### Given text ###

The differences in station structure, such as length, width, and depth, passenger flow, seasonality, and operational frequency, were not taken into account in this study. The objective of this paper is to examine the impact of environmental control systems, and to minimize the influence of these factors, measurements were conducted at similar stations with close subway length and depth, and during non-peak periods when passenger flow and operational frequency are comparable. The methodology presented in this paper could be adopted and the results used as a reference for future studies that involve more in-depth and comprehensive measurements.
5. Conclusions
This paper presents the findings of the monitoring and analysis of PM2.5 and PM10 concentrations in subway stations with various environmental control systems in Beijing, China. The particle characteristics at subway stations with three distinct control systems were initially examined and compared at different locations, such as on platforms and within carriages. Furthermore, this study marks the first time that working areas within a closed system have been measured in such an investigation. The primary conclusions are as follows:
The concentration of particles varies at subway stations equipped with different environmental control systems. The PM2.5/PM10 ratio differs between subway stations and outdoor environments, with outdoors having the highest concentration, followed by closed systems and then open systems. This indicates that the screen door system can reduce the particle concentration on the platform to a certain extent. Regardless of the type of environmental control system, the pollution level inside the carriage is higher for the open system compared to the screen system. The PM2.5 and PM10 concentrations at the subway platform show a strong correlation with outdoor conditions. When trains enter the station under favorable outside conditions (PM2.5 was 62 μg/m3), both PM2.5 and PM10 concentrations increase. However, when there is severe pollution outside, the trend reverses. This suggests that the prevention and control strategies for particulate matter pollution in stations with different systems should be tailored accordingly.

### Information ###

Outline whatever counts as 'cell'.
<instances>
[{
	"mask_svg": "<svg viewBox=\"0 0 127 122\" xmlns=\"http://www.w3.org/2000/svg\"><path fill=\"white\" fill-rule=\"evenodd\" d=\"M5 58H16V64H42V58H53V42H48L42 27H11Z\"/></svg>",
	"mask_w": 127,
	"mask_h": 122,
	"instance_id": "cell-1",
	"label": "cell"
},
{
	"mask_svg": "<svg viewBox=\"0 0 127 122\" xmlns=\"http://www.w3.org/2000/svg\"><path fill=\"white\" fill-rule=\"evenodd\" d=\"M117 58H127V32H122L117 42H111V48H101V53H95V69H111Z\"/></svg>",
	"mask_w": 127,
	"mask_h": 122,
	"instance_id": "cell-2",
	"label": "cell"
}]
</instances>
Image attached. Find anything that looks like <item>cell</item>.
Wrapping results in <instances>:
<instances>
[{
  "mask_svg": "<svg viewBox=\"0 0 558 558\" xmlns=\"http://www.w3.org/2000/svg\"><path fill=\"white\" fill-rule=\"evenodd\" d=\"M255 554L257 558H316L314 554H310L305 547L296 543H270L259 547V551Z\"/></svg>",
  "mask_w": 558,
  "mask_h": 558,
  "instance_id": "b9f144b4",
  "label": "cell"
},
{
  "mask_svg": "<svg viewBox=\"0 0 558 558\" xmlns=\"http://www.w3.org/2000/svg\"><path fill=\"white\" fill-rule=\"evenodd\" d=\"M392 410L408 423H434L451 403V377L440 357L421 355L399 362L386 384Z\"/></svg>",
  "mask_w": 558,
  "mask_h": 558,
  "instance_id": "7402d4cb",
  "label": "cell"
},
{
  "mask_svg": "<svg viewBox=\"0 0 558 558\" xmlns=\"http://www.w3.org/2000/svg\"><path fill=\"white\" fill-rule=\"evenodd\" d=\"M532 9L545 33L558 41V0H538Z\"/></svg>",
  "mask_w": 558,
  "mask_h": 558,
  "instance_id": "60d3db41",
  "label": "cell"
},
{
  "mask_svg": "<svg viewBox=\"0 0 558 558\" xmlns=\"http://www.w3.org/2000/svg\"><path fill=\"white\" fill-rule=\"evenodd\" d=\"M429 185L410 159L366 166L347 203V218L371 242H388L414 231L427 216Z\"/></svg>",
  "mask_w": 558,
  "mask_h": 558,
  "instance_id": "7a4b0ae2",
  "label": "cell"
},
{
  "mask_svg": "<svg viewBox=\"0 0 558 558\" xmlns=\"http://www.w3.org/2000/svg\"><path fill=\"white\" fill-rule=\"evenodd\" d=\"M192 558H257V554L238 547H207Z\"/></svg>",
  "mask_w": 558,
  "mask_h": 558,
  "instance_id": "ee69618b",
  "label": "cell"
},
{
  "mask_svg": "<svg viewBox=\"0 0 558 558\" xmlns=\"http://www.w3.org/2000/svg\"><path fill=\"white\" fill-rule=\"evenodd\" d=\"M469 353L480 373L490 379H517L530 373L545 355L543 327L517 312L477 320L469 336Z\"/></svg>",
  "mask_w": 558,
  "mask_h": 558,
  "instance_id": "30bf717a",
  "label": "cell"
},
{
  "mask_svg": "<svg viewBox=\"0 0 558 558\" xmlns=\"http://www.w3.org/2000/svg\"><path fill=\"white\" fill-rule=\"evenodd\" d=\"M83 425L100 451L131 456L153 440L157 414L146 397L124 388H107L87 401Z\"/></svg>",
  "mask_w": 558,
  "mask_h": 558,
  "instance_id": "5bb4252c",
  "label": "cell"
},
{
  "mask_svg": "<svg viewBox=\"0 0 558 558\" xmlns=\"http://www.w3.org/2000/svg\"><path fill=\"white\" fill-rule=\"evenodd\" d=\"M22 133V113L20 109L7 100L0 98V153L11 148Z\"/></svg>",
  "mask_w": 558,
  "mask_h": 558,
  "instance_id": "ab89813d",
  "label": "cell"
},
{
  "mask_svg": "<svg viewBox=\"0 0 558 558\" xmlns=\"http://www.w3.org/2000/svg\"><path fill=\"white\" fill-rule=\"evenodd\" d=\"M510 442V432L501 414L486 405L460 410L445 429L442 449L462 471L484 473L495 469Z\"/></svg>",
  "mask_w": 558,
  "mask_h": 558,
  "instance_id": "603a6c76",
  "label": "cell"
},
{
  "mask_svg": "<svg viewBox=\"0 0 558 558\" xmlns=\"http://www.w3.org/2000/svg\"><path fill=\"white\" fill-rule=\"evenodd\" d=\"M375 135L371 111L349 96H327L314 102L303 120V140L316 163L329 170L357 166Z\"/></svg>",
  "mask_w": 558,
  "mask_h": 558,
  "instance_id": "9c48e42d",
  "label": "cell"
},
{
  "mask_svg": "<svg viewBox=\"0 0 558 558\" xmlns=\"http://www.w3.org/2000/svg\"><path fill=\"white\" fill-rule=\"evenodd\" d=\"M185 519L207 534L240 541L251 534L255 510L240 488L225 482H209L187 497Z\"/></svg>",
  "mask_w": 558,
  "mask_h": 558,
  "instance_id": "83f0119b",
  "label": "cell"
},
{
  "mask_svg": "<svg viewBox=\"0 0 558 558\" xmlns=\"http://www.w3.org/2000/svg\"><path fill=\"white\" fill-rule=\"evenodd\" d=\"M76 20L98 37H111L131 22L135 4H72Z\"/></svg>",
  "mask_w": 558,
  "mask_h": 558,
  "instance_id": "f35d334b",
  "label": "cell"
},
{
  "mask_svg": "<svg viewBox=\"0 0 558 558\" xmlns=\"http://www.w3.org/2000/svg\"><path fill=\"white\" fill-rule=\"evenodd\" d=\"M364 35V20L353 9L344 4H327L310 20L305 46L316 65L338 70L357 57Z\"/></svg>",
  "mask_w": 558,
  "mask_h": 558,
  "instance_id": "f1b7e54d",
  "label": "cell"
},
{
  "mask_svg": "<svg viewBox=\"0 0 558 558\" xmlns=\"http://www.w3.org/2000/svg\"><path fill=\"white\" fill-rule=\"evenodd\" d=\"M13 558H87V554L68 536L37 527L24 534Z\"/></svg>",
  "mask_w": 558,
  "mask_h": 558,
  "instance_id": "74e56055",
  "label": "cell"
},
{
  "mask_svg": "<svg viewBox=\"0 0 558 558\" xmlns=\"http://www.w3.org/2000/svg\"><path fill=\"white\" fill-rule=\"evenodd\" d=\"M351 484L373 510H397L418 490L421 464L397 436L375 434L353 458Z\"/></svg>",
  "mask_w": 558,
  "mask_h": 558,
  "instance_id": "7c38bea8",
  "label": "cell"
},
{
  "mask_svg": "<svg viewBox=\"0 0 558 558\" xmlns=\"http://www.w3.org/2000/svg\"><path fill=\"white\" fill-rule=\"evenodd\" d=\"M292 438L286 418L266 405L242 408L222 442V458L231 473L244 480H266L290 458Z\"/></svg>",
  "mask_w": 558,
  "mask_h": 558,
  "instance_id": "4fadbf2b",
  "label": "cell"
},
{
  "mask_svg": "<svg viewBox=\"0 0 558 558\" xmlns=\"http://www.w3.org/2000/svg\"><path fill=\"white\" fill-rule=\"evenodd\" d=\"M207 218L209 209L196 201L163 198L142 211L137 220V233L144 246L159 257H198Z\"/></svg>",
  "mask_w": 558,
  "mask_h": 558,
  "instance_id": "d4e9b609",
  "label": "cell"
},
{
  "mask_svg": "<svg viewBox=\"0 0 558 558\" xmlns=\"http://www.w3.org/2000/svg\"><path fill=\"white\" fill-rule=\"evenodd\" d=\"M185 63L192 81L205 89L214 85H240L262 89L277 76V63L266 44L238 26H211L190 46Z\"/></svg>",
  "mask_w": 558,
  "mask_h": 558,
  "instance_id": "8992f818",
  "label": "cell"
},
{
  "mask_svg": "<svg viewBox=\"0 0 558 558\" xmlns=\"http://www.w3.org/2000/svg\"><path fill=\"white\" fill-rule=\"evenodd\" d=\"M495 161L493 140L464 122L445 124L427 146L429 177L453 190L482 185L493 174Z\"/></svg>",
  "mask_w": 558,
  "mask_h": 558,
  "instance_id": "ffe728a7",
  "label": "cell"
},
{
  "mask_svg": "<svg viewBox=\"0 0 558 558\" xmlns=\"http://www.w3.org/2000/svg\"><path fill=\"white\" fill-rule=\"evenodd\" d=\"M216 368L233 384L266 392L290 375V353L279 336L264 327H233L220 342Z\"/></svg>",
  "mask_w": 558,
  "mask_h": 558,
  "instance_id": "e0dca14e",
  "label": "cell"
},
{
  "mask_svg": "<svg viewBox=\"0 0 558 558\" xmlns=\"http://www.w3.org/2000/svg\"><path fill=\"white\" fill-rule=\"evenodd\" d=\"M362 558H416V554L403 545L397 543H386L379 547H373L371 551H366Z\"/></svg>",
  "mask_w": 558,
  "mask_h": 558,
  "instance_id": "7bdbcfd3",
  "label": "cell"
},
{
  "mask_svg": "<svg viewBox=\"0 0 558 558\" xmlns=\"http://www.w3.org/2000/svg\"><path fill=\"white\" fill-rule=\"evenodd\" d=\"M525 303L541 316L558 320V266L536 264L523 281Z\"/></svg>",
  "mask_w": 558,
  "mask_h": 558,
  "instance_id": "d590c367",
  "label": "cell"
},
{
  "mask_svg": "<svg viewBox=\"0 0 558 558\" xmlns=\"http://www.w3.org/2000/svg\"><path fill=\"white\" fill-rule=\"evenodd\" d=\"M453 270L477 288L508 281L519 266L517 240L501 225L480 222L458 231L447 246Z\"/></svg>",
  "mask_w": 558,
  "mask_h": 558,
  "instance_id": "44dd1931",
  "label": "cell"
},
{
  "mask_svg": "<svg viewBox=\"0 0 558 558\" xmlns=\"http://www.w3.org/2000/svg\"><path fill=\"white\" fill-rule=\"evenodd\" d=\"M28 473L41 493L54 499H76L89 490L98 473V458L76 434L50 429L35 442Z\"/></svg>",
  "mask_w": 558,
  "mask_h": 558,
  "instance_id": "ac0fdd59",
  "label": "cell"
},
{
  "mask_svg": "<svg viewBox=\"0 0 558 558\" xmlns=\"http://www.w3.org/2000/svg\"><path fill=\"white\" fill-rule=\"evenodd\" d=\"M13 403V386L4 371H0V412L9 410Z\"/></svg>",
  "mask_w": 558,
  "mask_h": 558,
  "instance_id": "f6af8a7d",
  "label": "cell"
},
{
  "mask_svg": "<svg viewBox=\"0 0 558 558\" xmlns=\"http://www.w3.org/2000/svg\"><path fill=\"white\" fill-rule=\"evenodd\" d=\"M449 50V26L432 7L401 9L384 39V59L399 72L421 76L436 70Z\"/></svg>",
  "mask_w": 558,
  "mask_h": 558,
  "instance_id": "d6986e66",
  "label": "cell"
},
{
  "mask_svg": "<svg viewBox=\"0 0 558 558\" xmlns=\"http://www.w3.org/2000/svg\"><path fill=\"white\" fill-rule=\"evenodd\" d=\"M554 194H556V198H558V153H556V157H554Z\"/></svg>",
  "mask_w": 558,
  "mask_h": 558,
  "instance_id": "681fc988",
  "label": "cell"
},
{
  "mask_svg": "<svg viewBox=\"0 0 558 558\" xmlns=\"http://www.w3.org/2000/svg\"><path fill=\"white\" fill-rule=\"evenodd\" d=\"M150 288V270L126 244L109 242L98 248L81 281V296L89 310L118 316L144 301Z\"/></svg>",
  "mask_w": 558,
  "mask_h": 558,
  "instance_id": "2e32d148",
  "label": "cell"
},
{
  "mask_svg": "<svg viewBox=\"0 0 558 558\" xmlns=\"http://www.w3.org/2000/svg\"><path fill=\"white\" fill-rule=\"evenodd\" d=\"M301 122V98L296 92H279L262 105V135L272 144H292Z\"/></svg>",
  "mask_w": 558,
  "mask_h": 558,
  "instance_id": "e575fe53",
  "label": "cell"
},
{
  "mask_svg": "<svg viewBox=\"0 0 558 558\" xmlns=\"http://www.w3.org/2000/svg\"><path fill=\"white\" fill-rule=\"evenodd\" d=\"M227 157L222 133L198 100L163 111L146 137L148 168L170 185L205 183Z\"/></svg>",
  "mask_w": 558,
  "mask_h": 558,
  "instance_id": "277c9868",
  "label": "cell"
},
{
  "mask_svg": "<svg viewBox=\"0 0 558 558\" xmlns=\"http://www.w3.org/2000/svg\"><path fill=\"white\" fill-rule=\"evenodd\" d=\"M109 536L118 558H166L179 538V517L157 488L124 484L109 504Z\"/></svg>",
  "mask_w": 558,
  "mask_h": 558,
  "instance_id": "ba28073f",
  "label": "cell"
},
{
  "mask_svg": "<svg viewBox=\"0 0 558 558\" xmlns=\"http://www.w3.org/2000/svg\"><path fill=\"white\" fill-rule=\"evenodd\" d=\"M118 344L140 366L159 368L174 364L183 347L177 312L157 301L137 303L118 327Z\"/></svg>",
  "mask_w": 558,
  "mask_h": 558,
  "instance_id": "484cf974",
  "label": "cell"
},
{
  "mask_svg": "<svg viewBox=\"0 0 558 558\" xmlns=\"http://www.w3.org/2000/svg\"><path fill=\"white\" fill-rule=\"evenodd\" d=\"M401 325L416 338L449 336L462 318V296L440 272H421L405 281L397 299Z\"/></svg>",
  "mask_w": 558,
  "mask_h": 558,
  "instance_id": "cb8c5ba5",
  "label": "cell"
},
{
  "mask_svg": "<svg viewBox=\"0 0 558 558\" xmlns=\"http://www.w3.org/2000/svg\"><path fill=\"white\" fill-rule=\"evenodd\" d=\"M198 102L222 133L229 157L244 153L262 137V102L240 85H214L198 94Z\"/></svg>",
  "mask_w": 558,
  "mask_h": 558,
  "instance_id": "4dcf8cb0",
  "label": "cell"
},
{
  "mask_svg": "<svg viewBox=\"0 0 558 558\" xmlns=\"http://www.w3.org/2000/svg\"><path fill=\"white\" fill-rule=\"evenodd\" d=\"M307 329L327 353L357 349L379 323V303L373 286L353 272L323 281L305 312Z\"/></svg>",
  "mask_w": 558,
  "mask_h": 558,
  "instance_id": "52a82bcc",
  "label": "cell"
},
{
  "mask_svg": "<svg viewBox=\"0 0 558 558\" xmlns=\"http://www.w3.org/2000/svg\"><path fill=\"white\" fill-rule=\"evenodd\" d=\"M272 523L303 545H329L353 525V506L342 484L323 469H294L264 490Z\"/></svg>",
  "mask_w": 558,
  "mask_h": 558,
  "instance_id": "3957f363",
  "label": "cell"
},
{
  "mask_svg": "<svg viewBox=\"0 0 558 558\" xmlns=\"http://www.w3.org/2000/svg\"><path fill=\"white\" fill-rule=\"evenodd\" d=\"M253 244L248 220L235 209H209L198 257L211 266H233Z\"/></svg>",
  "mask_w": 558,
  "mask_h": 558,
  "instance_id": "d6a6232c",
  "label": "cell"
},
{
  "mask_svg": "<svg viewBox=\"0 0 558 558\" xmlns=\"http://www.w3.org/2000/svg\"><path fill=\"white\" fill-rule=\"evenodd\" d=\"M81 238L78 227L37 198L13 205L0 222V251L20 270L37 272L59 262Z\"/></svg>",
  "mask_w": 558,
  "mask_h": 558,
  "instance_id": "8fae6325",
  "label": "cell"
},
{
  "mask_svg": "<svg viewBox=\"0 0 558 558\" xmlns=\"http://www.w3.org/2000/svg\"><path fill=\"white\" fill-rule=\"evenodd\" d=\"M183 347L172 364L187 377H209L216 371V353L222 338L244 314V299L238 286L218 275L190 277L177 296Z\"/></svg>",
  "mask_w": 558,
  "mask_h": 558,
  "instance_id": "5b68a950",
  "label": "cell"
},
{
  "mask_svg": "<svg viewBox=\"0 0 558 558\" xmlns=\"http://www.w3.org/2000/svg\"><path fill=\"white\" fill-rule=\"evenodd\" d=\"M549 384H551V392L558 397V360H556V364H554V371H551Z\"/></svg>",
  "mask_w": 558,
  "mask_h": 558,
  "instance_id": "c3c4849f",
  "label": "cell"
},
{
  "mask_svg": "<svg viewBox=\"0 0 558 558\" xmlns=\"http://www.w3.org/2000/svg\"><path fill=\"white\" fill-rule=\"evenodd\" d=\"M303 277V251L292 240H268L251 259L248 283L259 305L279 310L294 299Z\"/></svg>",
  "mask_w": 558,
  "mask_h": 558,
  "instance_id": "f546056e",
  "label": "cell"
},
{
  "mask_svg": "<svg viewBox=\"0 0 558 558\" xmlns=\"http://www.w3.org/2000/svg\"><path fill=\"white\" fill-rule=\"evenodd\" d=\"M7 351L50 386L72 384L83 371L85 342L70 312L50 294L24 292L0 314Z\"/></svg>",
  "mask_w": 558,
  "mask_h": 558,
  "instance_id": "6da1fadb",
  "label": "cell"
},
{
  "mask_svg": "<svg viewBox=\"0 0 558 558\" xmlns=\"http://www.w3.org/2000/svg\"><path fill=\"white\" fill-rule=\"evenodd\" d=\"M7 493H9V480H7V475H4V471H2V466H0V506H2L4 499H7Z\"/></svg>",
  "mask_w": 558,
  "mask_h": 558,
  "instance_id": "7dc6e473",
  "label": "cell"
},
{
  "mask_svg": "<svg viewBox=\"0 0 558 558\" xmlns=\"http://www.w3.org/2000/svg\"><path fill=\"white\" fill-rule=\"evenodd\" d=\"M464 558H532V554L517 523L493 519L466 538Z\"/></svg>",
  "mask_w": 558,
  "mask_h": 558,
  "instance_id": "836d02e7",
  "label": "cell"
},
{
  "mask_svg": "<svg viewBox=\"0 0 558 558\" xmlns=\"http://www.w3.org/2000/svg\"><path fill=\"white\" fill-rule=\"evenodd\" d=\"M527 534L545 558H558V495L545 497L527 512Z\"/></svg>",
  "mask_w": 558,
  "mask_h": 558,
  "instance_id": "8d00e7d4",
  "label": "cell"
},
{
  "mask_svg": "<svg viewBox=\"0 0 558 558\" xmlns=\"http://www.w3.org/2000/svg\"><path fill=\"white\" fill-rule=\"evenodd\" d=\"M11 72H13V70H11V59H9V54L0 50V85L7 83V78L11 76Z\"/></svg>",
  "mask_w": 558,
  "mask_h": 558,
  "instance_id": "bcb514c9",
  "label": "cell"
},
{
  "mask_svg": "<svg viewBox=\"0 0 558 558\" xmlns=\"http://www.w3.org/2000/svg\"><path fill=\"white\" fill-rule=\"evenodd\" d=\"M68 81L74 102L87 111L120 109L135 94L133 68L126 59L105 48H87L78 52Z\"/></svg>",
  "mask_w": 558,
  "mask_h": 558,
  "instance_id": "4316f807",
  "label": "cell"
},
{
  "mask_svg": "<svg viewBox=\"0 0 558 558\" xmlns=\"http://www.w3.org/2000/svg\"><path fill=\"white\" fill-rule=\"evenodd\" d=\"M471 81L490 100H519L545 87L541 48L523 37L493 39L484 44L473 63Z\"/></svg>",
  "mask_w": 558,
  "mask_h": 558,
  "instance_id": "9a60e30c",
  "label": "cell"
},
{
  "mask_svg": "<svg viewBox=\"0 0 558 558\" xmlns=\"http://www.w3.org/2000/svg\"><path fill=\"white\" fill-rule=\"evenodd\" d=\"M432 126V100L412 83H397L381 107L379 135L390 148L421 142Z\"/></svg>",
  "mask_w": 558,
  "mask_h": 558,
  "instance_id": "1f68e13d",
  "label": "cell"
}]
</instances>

###

Exercise instructions
Can you print the part of the subway air-quality text from "The differences in" to "and comprehensive measurements." word for word?

The completed task
The differences in station structure, such as length, width, and depth, passenger flow, seasonality, and operational frequency, were not taken into account in this study. The objective of this paper is to examine the impact of environmental control systems, and to minimize the influence of these factors, measurements were conducted at similar stations with close subway length and depth, and during non-peak periods when passenger flow and operational frequency are comparable. The methodology presented in this paper could be adopted and the results used as a reference for future studies that involve more in-depth and comprehensive measurements.